練習問題 –
1 > 本文を、「脚本は友人のジョン・ルッソと」という言葉があるところから始めて、「ム・レジェンド』〈07〉)。」で終わるまで、そのまま書き写してください。
2 > 本文によると、ロメロがつねづね映画化したいと考えていた小説は何ですか。

読解用の文章 –
2020.05.05
当初は宇宙人の襲来の話になるはずだった?
1960年代初頭、大学でデザインを学んだロメロは卒業後、友人たちとCM制作会社を立ち上げ、洗剤のCMなどを演出、一定の評価を得るようになった。続いてロメロは仲間たちと、憧れの映画製作に乗り出す(ロメロはヒッチコック監督『北北西に進路をとれ』〈59〉の現場でアルバイトをした経験を持つ)。
映画として配給会社に売り込みやすい題材は何か?そう考え時、真っ先に浮かんだのがホラー映画だったという。
脚本は友人のジョン・ルッソとロメロの共同作業だった。ルッソがまず出したアイデアは、地球に飛来した宇宙人が人間を無差別に襲い、その死体を食べる、いうものだった。その宇宙人をロメロが「墓場から蘇った死者」に変えた。実はロメロはつねづねリチャード・マシスンのSF小説「地球最後の男」を映画化したいと考えていた。「地球最後の男」は人間を吸血鬼に変異させてしまうウイルスが世界中に蔓延する中で、ただ一人生き残った男の戦いを描く(現在までに3度映画化、最新版はウィル・スミス主演『アイ・アム・レジェンド』〈07〉)。

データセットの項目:
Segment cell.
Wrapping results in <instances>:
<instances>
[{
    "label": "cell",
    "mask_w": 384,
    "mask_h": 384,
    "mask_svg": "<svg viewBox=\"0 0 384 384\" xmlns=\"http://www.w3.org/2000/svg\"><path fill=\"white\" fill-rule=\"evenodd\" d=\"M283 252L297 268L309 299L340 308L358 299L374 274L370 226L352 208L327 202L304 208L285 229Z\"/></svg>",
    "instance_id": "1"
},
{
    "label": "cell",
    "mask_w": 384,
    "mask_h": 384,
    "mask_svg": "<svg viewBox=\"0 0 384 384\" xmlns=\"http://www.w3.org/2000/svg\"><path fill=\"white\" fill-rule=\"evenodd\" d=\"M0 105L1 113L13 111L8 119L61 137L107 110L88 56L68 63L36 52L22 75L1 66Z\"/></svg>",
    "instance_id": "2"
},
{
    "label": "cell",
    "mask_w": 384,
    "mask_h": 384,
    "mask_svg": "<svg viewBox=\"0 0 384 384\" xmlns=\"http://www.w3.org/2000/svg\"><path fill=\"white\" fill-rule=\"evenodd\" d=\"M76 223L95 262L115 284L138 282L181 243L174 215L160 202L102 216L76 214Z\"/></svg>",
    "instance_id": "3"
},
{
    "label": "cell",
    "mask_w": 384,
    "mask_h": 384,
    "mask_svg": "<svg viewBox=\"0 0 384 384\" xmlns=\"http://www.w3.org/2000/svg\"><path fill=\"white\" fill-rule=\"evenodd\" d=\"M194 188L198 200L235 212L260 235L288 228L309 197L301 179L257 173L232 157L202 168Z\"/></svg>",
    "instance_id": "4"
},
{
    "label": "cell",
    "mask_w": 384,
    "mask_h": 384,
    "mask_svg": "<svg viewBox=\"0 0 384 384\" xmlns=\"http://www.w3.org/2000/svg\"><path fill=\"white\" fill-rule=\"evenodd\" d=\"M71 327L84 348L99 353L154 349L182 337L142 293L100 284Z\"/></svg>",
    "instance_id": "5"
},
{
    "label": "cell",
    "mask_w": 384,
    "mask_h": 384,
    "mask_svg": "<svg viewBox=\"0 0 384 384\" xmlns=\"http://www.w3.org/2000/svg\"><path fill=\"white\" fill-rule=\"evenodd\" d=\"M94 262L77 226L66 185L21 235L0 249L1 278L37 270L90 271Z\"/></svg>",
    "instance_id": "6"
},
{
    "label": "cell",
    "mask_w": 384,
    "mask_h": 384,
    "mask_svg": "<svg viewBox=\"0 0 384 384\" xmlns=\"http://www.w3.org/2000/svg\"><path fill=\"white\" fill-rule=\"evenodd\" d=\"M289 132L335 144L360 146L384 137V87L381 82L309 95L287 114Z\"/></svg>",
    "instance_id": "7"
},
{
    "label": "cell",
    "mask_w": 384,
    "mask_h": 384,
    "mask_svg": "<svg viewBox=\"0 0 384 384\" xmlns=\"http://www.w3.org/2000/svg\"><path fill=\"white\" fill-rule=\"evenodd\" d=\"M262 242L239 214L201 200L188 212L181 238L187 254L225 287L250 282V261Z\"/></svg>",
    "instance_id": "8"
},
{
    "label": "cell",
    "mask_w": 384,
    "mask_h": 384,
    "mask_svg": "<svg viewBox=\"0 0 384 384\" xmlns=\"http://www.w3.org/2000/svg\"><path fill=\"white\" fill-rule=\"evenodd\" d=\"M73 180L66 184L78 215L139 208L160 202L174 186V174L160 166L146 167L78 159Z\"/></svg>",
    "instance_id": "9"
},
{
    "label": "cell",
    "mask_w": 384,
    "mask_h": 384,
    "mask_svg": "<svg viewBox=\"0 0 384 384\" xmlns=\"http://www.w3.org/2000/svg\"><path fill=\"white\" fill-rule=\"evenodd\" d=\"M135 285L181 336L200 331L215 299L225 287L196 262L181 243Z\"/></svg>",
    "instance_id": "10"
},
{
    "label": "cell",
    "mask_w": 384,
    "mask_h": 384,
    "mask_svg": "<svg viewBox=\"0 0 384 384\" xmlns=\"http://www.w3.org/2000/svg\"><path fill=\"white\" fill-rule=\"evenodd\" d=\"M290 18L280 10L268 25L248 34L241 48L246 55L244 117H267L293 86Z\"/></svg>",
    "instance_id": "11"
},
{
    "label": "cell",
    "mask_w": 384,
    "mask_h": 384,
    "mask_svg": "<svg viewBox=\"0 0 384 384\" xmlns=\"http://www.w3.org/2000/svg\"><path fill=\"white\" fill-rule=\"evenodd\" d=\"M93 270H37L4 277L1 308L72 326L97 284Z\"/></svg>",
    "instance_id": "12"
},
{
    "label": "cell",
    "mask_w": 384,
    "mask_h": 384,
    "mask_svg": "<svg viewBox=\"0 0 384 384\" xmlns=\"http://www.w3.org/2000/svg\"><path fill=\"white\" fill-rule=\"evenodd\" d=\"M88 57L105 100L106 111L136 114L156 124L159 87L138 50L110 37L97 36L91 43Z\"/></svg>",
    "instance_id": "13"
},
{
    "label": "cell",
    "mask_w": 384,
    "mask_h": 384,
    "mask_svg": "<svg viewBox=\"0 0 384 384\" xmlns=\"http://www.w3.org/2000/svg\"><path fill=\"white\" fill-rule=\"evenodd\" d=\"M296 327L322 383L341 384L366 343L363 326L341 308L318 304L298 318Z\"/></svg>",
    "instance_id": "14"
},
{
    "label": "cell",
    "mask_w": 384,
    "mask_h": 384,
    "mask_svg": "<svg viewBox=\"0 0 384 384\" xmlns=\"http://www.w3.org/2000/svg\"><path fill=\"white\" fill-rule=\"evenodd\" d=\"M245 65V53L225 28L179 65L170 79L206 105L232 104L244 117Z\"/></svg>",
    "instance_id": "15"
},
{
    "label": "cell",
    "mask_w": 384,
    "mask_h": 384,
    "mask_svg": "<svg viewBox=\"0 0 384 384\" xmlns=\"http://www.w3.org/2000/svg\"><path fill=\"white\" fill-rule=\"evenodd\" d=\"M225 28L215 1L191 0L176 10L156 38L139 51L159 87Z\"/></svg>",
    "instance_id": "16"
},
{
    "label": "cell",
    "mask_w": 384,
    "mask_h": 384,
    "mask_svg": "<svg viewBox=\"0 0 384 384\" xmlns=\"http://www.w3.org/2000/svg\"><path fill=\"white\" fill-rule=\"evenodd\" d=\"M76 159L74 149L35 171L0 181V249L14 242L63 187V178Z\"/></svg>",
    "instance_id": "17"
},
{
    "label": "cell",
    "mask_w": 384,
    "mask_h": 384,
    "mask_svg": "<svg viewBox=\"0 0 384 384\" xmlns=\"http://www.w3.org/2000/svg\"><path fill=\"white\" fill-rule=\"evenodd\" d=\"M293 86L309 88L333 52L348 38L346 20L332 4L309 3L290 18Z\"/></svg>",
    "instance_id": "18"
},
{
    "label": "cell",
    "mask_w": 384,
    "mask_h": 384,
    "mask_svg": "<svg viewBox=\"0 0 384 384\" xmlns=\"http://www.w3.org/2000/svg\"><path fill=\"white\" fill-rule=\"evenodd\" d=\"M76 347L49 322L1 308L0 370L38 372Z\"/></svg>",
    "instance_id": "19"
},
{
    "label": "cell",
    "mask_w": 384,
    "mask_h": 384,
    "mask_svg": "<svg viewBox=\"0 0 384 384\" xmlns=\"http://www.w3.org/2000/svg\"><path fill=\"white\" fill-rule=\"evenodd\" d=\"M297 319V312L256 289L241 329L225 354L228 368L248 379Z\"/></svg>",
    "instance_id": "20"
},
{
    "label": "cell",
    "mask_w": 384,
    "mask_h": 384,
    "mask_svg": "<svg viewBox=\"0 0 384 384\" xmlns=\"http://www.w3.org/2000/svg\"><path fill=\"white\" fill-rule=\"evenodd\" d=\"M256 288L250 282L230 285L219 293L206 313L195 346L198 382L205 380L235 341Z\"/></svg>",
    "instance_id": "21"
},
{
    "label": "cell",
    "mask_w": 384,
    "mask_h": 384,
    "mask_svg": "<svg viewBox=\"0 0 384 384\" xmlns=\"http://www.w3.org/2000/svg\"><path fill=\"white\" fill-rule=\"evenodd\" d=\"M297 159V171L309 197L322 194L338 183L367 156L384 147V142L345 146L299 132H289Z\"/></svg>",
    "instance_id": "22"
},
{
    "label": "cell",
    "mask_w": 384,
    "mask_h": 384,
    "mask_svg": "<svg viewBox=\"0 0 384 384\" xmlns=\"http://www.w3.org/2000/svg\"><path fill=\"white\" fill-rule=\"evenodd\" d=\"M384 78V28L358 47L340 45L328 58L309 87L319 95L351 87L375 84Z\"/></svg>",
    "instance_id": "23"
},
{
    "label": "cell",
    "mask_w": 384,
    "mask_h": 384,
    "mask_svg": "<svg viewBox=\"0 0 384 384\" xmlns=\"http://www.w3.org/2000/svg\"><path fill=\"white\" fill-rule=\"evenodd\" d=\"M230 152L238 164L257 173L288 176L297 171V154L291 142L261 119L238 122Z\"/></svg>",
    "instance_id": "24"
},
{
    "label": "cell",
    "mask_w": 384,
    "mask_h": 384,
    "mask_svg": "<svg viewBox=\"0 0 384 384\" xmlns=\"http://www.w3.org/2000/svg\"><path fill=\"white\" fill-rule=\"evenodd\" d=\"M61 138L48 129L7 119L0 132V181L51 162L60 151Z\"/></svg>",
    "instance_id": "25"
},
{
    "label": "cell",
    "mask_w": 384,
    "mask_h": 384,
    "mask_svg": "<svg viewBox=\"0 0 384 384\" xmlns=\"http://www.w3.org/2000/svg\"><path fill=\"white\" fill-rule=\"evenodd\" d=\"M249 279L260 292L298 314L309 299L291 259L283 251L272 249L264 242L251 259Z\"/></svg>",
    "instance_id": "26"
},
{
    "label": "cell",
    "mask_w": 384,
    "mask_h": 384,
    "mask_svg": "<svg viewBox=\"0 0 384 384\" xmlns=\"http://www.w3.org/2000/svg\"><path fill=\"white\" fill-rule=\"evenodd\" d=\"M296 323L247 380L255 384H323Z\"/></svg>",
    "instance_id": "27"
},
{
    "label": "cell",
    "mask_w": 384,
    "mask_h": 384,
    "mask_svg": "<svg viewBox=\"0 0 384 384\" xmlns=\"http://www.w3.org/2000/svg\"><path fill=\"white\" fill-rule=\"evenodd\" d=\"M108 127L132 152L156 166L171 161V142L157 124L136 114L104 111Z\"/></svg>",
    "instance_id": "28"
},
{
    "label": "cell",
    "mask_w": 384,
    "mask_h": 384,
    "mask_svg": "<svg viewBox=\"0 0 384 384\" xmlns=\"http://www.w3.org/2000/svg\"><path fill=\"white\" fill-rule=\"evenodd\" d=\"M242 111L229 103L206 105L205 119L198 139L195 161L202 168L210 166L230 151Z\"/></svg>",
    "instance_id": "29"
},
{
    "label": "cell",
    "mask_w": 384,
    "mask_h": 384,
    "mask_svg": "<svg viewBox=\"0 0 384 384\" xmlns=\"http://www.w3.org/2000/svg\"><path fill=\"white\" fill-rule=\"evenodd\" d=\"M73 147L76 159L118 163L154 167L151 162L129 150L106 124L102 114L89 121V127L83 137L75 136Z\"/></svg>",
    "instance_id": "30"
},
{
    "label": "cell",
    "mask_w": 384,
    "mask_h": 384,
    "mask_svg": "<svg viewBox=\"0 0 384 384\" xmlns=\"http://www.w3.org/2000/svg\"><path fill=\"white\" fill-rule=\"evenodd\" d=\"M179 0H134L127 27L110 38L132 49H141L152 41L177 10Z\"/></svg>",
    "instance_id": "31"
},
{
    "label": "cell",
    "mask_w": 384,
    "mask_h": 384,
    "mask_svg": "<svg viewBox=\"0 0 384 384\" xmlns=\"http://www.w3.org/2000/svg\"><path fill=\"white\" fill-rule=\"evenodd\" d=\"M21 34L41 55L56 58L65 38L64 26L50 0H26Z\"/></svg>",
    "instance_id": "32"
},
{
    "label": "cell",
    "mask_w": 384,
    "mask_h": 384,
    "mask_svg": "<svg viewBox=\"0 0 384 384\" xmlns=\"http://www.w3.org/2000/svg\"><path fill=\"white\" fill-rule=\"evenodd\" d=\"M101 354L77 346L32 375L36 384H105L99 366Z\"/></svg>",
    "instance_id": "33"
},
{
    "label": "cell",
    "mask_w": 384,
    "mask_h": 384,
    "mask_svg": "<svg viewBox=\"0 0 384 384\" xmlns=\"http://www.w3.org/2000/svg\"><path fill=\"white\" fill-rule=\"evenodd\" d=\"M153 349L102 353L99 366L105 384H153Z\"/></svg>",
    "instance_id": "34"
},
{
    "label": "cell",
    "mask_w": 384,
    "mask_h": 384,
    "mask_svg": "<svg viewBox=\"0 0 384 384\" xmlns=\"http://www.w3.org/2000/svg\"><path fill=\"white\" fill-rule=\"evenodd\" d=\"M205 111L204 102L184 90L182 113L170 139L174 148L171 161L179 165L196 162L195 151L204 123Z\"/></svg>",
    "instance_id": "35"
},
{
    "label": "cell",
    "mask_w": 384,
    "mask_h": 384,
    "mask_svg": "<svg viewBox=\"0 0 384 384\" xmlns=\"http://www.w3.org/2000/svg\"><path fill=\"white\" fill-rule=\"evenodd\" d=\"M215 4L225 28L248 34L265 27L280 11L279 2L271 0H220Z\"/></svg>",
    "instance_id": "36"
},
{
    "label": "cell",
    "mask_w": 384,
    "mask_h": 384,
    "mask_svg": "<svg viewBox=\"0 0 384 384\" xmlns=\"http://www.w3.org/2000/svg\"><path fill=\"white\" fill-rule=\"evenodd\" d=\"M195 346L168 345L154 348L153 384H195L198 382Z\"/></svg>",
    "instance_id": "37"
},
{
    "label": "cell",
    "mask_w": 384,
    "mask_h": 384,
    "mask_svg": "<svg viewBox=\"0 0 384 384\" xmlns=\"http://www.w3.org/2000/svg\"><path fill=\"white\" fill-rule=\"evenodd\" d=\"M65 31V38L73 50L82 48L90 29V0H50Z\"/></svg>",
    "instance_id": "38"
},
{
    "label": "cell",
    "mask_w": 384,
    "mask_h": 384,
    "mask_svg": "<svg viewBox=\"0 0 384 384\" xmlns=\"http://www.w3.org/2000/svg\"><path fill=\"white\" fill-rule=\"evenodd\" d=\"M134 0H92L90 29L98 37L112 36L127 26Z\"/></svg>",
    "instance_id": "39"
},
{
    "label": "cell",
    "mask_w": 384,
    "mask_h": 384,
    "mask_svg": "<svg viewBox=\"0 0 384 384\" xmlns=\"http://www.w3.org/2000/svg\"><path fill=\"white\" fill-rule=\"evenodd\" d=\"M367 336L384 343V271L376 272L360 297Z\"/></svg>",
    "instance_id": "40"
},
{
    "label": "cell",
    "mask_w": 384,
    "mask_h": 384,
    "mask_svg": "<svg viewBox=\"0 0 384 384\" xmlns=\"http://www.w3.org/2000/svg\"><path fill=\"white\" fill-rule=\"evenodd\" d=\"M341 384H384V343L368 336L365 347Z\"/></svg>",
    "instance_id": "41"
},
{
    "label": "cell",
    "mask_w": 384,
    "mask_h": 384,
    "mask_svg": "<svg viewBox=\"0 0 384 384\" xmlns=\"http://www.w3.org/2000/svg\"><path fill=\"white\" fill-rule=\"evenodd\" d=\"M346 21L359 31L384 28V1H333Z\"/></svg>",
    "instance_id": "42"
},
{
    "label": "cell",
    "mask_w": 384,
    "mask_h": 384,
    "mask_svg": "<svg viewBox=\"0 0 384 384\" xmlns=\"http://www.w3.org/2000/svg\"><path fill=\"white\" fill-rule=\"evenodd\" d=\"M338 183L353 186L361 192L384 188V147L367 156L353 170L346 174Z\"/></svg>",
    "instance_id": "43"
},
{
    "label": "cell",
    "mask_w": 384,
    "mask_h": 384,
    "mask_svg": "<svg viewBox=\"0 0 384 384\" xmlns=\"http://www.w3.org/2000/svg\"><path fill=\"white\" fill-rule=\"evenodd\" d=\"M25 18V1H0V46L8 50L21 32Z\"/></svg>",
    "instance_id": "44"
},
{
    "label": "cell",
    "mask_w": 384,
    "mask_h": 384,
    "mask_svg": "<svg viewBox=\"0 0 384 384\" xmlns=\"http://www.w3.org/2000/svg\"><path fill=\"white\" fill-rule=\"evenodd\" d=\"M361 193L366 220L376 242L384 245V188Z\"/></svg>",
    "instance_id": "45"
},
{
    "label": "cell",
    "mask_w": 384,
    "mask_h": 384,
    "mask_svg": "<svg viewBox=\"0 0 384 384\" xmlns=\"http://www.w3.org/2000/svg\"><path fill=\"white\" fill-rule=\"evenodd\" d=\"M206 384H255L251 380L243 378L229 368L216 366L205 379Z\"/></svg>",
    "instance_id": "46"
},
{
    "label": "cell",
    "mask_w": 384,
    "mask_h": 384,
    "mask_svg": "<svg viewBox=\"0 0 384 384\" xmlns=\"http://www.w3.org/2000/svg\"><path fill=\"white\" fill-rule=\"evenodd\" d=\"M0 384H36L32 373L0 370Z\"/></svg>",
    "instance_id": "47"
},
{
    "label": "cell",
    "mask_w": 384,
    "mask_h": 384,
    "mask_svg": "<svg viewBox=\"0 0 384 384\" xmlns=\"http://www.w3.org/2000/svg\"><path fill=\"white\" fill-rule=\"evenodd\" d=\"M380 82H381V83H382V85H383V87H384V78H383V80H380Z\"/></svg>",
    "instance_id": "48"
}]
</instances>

解答例 –
1 >
脚本は友人のジョン・ルッソとロメロの共同作業だった。ルッソがまず出したアイデアは、地球に飛来した宇宙人が人間を無差別に襲い、その死体を食べる、いうものだった。その宇宙人をロメロが「墓場から蘇った死者」に変えた。実はロメロはつねづねリチャード・マシスンのSF小説「地球最後の男」を映画化したいと考えていた。「地球最後の男」は人間を吸血鬼に変異させてしまうウイルスが世界中に蔓延する中で、ただ一人生き残った男の戦いを描く(現在までに3度映画化、最新版はウィル・スミス主演『アイ・アム・レジェンド』〈07〉)。

2 > リチャード・マシスンのSF小説「地球最後の男」です。